Intanto devo ammettere che ho conosciuto gli Uffici di Esecuzione Penale Esterna principalmente a livello teorico, avendo appreso negli anni scorsi in modo piuttosto didattico le competenze di questi Uffici e avendone scoperto in concreto le attività, soltanto limitatamente ai servizi effettuati con riferimento alle strutture detentive. Operando all’interno degli U.E.P.E. da novembre 2020 ho toccato in modo tangibile l’enorme mole di lavoro di chi vi opera all’interno. E una particolare menzione, a tal proposito, debbo farla riguardo ai Funzionari di Servizio Sociale conosciuti, i quali operano instancabilmente nell’esercizio delle proprie funzioni. La Polizia penitenziaria, in questo contesto, ritengo possa costituire un quid pluris, apportando le proprie competenze e le proprie peculiarità di Forza di polizia, sia con riferimento alla tutela dell’ordine e della sicurezza della collettività e sia con riferimento alle specificità del Corpo, in considerazione del fatto che, operando nell’attività di osservazione, dovrà riuscire a mettere a disposizione le proprie competenze al fine di far fare un notevole salto di qualità a tutta l’esecuzione penale esterna.
- Quali sono le criticità che immagina di affrontare nell’espletamento del nuovo prestigioso incarico?

• **Record forniti**
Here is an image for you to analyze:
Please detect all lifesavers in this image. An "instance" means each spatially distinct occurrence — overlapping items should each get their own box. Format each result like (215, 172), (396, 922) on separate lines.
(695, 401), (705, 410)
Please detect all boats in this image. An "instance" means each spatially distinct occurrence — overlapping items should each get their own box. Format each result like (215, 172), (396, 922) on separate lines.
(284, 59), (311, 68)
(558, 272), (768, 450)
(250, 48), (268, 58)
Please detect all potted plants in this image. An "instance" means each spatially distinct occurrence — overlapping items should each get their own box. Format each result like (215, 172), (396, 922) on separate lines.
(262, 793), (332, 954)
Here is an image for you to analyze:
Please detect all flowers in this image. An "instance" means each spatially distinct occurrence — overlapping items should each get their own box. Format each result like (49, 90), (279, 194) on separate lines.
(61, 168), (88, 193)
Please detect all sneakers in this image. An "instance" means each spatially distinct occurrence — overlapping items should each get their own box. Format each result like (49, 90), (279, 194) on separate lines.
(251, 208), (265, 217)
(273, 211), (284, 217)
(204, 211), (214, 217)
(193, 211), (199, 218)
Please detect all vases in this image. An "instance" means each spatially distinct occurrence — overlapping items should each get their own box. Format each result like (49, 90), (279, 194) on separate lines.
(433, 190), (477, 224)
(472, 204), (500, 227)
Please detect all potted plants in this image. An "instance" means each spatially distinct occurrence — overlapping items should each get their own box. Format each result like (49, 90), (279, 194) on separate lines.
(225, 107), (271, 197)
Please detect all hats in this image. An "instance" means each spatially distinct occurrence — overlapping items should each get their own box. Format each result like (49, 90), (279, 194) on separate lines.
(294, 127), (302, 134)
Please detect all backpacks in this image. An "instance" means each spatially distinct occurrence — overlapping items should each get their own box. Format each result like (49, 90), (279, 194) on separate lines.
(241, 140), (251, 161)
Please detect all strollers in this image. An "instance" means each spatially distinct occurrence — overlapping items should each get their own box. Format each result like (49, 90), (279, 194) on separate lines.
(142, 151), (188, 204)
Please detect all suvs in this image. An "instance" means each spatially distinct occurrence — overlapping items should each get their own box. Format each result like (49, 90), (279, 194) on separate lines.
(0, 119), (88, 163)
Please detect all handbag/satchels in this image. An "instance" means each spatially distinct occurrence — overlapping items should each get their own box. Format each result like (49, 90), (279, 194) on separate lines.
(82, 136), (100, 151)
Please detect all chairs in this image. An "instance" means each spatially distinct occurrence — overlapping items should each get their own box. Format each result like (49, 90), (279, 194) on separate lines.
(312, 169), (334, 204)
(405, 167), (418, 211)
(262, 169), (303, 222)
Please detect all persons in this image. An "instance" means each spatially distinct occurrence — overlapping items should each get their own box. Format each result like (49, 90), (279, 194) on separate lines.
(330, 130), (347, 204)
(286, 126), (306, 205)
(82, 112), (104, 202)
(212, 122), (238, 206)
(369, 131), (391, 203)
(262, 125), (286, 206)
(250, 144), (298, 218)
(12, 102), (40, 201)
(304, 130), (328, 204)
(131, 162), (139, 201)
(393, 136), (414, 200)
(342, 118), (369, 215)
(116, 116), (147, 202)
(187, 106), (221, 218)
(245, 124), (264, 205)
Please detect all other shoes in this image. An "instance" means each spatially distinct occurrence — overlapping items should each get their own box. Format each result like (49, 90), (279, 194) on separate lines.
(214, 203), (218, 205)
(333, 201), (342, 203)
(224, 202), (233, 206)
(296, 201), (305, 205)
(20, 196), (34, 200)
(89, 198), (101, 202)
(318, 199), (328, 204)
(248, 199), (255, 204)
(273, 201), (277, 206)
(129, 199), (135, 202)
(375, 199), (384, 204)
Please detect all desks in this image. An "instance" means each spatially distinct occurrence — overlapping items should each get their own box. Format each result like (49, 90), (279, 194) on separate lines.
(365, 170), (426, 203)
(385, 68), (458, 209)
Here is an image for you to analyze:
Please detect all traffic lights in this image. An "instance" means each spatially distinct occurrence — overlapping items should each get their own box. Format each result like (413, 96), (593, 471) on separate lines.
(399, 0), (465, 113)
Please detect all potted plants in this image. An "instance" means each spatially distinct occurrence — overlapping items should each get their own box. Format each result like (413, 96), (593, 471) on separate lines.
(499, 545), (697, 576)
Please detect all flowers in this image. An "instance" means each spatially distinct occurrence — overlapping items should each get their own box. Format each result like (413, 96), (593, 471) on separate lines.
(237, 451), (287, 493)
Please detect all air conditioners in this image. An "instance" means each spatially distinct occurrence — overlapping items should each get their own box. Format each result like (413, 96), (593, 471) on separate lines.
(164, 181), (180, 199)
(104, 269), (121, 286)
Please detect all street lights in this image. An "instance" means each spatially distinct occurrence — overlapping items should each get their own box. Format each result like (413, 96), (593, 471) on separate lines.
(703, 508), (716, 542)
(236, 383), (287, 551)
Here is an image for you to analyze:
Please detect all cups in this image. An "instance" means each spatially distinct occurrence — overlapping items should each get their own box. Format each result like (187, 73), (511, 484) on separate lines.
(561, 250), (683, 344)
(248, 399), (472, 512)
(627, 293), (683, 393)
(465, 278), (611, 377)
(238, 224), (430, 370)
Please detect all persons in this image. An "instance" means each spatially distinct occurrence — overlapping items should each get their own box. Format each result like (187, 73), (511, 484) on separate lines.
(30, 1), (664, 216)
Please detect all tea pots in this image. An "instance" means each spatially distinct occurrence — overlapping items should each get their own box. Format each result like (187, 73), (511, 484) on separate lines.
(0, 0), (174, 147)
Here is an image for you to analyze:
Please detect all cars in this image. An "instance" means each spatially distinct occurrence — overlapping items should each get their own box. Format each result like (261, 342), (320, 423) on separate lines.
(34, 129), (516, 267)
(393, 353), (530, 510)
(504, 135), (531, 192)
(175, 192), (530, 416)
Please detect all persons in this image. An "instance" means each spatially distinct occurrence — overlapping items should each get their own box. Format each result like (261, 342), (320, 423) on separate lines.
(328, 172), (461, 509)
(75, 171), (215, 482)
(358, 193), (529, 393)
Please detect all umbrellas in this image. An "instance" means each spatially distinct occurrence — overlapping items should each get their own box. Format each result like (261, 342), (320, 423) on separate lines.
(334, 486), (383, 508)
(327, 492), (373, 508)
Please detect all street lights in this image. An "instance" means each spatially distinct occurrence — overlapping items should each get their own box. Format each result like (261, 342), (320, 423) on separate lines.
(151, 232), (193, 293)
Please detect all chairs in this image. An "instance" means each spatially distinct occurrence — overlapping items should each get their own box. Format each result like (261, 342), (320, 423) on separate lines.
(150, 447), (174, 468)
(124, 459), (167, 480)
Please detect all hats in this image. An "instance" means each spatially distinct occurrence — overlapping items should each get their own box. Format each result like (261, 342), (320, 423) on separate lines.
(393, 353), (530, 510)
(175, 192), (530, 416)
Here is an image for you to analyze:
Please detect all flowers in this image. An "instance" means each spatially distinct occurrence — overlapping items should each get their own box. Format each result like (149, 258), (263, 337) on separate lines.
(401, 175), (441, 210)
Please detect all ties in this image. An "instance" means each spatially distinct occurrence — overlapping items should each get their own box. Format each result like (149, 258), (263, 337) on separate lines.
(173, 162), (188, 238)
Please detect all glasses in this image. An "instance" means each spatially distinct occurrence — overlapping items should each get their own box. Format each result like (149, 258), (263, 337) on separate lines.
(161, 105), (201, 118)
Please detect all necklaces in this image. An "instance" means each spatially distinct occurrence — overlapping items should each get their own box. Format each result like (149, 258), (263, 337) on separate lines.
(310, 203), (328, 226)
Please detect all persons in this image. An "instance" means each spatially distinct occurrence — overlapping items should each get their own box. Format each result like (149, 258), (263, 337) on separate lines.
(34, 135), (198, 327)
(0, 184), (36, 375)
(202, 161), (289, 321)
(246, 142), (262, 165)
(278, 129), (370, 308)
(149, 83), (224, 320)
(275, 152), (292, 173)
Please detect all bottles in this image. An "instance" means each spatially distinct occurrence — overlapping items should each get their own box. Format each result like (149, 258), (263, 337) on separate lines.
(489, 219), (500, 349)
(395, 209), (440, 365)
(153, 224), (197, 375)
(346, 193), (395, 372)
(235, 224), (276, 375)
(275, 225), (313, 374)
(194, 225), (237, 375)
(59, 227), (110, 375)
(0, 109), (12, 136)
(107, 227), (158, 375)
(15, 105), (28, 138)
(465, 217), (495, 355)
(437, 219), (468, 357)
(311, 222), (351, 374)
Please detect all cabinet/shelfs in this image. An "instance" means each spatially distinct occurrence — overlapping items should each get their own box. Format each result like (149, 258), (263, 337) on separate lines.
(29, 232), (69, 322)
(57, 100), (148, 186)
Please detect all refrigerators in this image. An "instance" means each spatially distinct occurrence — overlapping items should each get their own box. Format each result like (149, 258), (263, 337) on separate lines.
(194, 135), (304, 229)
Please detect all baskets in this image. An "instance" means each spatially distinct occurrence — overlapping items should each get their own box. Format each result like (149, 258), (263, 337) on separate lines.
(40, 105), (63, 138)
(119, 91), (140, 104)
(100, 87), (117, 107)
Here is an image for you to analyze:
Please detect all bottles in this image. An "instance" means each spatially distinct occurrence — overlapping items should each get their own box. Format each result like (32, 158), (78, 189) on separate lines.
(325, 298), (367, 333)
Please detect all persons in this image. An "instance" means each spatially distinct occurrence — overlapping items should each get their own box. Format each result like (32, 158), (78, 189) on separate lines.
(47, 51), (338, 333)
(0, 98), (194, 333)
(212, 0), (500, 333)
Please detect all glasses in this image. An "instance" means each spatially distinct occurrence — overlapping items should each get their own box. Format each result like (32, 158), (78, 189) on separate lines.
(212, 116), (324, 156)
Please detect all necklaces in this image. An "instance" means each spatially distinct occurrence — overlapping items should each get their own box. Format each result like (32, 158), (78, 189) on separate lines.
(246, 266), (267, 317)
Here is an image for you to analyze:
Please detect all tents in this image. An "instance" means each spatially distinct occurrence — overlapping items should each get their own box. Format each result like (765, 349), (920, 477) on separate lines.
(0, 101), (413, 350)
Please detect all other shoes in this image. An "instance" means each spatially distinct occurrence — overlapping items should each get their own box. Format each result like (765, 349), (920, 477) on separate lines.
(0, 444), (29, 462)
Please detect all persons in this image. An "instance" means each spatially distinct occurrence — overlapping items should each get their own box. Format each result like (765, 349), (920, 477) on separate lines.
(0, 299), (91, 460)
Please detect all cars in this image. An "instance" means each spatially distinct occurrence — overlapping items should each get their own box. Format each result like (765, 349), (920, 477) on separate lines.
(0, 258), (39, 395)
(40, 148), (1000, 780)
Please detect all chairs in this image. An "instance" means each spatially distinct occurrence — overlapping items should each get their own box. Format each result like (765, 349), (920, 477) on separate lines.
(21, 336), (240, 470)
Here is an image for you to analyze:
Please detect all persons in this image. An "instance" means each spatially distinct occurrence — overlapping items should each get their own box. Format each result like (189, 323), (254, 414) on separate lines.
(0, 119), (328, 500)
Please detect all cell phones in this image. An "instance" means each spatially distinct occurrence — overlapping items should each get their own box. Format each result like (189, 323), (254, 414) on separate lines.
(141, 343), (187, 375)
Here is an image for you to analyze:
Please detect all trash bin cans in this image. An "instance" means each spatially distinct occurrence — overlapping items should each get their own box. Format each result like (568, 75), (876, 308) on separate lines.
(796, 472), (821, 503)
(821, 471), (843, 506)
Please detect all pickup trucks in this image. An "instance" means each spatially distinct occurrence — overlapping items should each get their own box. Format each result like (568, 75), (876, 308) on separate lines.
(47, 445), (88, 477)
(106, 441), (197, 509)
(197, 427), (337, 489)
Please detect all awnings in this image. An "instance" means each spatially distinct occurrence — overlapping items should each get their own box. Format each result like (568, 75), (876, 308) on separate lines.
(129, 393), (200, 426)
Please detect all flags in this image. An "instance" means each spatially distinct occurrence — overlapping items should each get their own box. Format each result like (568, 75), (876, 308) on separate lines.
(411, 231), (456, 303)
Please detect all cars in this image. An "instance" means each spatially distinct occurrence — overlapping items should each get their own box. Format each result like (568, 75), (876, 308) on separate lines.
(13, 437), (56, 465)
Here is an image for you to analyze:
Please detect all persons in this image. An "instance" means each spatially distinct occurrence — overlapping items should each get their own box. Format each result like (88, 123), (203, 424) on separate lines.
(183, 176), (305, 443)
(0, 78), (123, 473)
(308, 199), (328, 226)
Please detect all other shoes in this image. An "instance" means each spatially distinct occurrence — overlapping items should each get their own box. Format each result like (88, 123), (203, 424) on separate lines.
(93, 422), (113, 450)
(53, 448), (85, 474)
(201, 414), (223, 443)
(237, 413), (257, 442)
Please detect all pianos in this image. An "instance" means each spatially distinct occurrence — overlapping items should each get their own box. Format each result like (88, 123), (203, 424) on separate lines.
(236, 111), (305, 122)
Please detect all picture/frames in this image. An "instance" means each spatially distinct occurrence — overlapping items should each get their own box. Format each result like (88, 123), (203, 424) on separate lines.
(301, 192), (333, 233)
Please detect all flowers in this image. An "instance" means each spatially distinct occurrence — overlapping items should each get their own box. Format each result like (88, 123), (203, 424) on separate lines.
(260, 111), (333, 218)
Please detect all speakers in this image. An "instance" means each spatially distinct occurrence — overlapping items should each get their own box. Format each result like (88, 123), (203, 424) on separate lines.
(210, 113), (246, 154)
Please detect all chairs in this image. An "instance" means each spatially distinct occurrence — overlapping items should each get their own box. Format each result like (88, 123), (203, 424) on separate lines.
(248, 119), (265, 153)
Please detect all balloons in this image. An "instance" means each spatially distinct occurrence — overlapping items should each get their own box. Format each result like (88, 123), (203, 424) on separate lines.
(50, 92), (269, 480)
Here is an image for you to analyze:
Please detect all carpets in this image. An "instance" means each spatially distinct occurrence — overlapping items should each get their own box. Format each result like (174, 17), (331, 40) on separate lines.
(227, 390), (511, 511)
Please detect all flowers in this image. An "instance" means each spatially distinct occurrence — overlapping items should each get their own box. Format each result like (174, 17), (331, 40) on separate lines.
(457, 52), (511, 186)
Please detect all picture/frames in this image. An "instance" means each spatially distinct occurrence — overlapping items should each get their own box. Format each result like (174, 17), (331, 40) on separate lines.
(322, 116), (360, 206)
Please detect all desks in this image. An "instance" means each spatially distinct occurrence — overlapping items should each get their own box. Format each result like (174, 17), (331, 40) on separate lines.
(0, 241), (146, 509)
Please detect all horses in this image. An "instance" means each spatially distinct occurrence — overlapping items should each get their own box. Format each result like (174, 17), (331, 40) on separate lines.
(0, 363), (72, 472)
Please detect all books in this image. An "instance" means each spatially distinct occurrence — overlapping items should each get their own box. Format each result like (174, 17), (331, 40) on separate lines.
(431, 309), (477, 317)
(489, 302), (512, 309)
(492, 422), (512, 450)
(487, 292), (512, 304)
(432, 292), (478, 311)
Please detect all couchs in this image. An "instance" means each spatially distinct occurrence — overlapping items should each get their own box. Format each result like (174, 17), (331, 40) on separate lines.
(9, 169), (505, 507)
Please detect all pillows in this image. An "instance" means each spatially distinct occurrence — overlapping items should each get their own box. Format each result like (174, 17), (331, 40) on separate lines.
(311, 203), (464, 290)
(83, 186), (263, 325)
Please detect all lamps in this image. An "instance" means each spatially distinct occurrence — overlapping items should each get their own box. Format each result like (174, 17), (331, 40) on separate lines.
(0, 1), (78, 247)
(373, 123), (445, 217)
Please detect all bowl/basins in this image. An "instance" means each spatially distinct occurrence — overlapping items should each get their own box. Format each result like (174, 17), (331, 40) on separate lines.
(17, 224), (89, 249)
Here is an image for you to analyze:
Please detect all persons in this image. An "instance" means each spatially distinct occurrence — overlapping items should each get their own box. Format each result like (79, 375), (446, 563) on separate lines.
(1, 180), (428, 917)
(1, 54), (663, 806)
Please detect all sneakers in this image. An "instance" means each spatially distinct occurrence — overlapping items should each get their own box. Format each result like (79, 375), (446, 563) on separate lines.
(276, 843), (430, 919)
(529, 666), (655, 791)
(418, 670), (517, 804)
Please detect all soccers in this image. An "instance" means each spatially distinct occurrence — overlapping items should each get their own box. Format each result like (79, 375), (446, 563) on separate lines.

• **Consegna**
In base al testo sugli Uffici di Esecuzione Penale Esterna, risponda alle seguenti domande:
(a) Da quando chi scrive opera all'interno degli U.E.P.E.?
(b) Riguardo a quali figure chi scrive fa una particolare menzione?
(c) In quale attività si indica che opererà la Polizia penitenziaria?
I record costituiscono materiale a sé stante, distinto dal testo.

• **Risposta attesa**
(a) Da novembre 2020.
(b) Riguardo ai Funzionari di Servizio Sociale conosciuti.
(c) Nell'attività di osservazione.